Sob o olhar da linguística aplicada, em O discurso eletrônico-digital, o professor da Universidade Vale do Rio Verde, de Três Corações, Sérgio Roberto Costa retoma a discussão sobre o impacto da era digital na ciência da informação, enfatizando a necessidade de o profissional da área se familiarizar com o novo código discursivo inaugurado com as tecnologias digitais da informação e comunicação (TDICs), cujos desdobramentos acarretam a conformação de uma linguagem “essencialmente multissemiótica/multimodal” (Ardaillon, 2015, p. 201). Contudo, se a linguística pode contribuir para a resolução dos problemas advindos da dificuldade de nomear adequadamente os documentos, a leitura do capítulo revela os diferentes pressupostos teórico-metodológicos que separam linguística e arquivologia, a exemplo da forma diversa que a primeira concebe os conceitos de gênero e de suporte. A partir das diferenças essenciais de definições e abordagens, em Gêneros textuais emergentes do/no discurso eletrônico digital: um balanço crítico, de Sérgio Roberto Costa, Johanna Smit, professora da Universidade de São Paulo (USP), problematiza as ponderações de Costa sob o viés da arquivologia e apresenta uma sistematização dos novos documentos em meio digital, ressaltando que “documento arquivístico é documento arquivístico, independentemente de suporte ou tecnologia” (Ardaillon, 2015, p. 242).

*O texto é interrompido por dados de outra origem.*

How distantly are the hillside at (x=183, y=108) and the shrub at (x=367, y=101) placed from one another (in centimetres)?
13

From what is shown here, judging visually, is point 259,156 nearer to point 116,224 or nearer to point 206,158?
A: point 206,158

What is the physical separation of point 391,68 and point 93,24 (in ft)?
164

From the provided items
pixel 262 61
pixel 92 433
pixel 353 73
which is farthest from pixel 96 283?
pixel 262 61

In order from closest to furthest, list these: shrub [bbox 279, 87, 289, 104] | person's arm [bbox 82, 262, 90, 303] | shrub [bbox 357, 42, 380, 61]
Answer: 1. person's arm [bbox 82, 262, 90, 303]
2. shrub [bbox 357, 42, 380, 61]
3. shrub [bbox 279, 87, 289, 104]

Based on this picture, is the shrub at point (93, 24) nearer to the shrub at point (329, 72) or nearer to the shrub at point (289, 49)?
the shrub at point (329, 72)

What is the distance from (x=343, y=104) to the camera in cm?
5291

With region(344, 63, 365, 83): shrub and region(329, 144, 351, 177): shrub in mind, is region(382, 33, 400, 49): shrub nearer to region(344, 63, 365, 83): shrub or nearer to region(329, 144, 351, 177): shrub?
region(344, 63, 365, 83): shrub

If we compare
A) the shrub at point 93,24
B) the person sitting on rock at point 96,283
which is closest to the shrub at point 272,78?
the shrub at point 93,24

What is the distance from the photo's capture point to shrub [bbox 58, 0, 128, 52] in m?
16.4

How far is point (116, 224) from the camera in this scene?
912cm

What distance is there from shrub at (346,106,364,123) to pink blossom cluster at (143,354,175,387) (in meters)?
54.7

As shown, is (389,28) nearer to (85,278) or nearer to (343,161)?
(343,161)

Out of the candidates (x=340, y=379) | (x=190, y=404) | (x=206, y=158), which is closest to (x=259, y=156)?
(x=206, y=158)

Diante de considerações ao mesmo tempo complexas e enriquecedoras, em Uma base terminológica consensual: limites e possibilidades, a professora da Universidade de São Paulo (USP) Heloísa Liberalli Bellotto recupera as principais questões tratadas por cada um dos autores a fim de estabelecer uma “plataforma de entendimento”. Diante dessa perspectiva, a autora discute como o desafio de dar nomes apropriados aos documentos de arquivo assume contornos ainda mais problemáticos, quando o debate ocorre no campo dos arquivos pessoais. Acrescenta, ainda, as dúvidas quanto à melhor nomenclatura a ser dada aos documentos em meio digital. Embora reconheça os limites de uma base terminológica consensual entre os profissionais da área de arquivo, Bellotto defende a formulação de um entendimento que resulte do trabalho prático, bem como das discussões teóricas a respeito dos novos documentos.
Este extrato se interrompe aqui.